▶ **Page excerpt**

###

MANAGEMENT'S DISCUSSION AND ANALYSIS OF FINANCIAL CONDITION AND RESULTS OF
OPERATIONS (continued)
Corporate Operations Expenses
Increase
(in thousands)
1997-1998 $ 1,019 22.1%
1996-1997 1,144 33.0
Corporate Operations Expenses include regulatory, executive, and insurance
expenses and professional fees, such as fees for legal and accounting
services. These expenses include regulated expenses of CTT and BVT and
expenses of CEI and the other subsidiaries. The increases in Corporate
Operations Expenses in 1998 resulted from the inclusion of a full year of
INF's corporate operations expenses in 1998 and expenses incurred by CCI and
CWC in developing their businesses, especially expenses and fees related to
the build-out of CWC's PCS system. Corporate Operations Expenses increased
62.3% during the 1996 through 1998 period .
Taxes Other than Income Taxes
Increase
(in thousands)
1997-1998 $ 42 2.2%
1996-1997 216 13.0
Taxes Other Than Income Taxes consist primarily of gross receipts,
property, and capital stock taxes. The increase of 15.5% for the 1996 through
1998 period was primarily due to the inclusion of BVT after its acquisition
in May, 1996.
Other Income/Expenses (net)
Increase
(in thousands)
1997-1998 $ 4,833 315.1%
1996-1997 1,292 533.9
Other Income/Expenses (net) consist primarily of interest and dividend
income, interest expense, income from unconsolidated partnership interests,
and gains from the sale of unconsolidated partnership interests or assets.

###

▶ **Exercise instructions**
a) From the financial excerpt, duplicate the part that opens with the words containing "1997-1998 $ 4,833" and closes with "interests or assets.".
b) Give every company abbreviation that appears in the financial excerpt.
The listing that comes next isn't needed for anything here.

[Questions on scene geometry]
###

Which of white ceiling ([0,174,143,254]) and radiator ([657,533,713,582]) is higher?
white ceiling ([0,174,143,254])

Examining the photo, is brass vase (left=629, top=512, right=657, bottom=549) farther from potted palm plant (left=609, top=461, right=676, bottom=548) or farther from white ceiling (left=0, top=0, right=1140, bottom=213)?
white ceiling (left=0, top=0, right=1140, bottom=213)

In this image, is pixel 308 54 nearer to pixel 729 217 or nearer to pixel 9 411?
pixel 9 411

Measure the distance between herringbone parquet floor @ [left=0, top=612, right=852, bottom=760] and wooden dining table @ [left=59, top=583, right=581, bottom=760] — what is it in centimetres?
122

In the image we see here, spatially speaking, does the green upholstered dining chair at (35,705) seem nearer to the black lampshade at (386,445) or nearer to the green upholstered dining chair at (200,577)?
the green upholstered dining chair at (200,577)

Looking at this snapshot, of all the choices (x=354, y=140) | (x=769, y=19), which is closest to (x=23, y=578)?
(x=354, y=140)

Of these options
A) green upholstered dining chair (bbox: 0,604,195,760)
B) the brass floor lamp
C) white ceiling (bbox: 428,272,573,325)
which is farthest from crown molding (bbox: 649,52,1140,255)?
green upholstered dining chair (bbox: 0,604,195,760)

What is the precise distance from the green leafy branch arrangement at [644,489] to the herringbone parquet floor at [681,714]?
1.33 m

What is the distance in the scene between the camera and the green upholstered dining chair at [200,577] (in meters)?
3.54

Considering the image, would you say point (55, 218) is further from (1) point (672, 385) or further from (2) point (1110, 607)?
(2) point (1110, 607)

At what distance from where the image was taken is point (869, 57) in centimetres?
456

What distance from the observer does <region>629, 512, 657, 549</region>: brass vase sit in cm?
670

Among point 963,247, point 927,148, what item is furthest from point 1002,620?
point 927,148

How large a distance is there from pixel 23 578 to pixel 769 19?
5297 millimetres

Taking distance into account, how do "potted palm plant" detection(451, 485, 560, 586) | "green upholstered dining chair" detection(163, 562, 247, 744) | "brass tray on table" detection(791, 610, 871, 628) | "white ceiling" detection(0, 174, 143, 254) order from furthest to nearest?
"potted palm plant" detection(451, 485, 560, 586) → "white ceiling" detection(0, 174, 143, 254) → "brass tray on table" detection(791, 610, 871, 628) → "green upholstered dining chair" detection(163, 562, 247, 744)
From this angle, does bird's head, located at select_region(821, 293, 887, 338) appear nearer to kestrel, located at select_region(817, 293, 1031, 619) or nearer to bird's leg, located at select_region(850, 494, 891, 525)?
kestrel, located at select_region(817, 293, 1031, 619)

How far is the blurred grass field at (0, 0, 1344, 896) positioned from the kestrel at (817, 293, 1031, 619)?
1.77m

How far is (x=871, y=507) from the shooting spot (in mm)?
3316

###

▶ **Per-task answers**
a)
1997-1998 $ 4,833 315.1%
1996-1997 1,292 533.9
Other Income/Expenses (net) consist primarily of interest and dividend
income, interest expense, income from unconsolidated partnership interests,
and gains from the sale of unconsolidated partnership interests or assets.

b) CTT, BVT, CEI, INF, CCI, CWC